**EXTRACT PROVIDED:**
****************************************
While Calder confesses to having no immediate plans to restore the region’s finances, he believes that when churches are growing and preaching the gospel, they will attract new people. Eventually, then, churches in the Bathurst region will be able to begin paying their own way.
“We’ve 32 parishes; there’s only a few of those who have full-time ministers. Even in the last month, because of the COVID-19 situation, some of the ministers have had their days cut back … because parishes are struggling even more under the financial burden that’s been the result of COVID-19.
“But looking forward, healthy churches will mean clergy and staff workers will be able to be supported and … build up and grow churches again.
“This is why I need churches to be focused on the gospel, enlivened by the grace of Christ – and to have a heart and passion to see people come into a relationship with Christ.”
“There are people here in churches … longing for the gospel.” – Mark Calder
While it was a huge wrench to leave Queensland, where the Calder family had built a new house and left behind children and grandchildren, Calder says the move was made a little easier by the certainty this was what God wanted him to do.
He was unsure when he and his wife Susan first chatted with the diocese’s election board, but were encouraged by their enthusiasm for the gospel – and that they were committed to change.
****************************************
[Saved data entries]
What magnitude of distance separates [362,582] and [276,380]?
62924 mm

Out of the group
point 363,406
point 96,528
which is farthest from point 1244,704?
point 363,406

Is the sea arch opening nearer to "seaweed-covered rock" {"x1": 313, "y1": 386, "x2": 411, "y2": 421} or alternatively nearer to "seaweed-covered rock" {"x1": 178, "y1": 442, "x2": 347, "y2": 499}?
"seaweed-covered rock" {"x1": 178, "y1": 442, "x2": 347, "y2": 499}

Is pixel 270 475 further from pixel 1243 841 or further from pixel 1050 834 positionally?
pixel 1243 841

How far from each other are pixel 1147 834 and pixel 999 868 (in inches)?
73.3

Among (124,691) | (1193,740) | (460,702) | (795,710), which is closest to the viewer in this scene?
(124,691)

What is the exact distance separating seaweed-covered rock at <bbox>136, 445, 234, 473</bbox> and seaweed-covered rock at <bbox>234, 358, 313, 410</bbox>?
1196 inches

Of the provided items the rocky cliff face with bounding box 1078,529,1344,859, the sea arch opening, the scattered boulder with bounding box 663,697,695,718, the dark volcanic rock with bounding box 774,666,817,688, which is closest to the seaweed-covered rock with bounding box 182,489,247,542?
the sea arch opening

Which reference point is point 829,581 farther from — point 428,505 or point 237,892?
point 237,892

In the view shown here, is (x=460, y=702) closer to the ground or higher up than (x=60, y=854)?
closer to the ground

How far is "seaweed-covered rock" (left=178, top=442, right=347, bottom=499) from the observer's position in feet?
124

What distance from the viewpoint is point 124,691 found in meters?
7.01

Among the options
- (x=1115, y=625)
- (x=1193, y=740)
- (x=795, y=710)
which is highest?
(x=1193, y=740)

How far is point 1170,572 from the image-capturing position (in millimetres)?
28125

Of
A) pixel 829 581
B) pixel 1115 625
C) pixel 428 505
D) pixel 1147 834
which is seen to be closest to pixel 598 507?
****************************************
**WORK ORDER 1:**
According to the piece on Mark Calder and the Bathurst churches, why have some ministers recently had their days cut back?
**WORK ORDER 2:**
In the piece on Mark Calder and the Bathurst churches, what does Calder say he needs churches to be or to have?
**WORK ORDER 3:**
Extend the piece on Mark Calder and the Bathurst churches from the point where it stops.

**OUTPUT 1:**
Parishes are struggling even more under the financial burden caused by the COVID-19 situation.

**OUTPUT 2:**
- Focused on the gospel
- Enlivened by the grace of Christ
- A heart and passion to see people come into a relationship with Christ

**OUTPUT 3:**
“They were the ones themselves that said ‘if we don’t change, we die,’” explains Calder. “The change they wanted wasn’t just any change, it was gospel-shaped change, a getting back to the gospel of the Lord Jesus Christ.
“After a couple of days of reflection on that conversation, Susan and I just said to each other, ‘Well, we have to go because how can we say no to that?’”
Calder finishes our interview by making a plea for more ministers to come and work in the Bathurst diocese – to see this vision come to fruition.
“We have five or six parishes without ministers, so I need people to consider coming out and working out here,” urges Calder. “There are many opportunities and many advantages to working out here in terms of life and lifestyle and beautiful countryside and wonderful people – so come out, bring your young family … you won’t regret it.
“There are people here in churches longing for good leadership, biblical teaching, longing for the gospel.”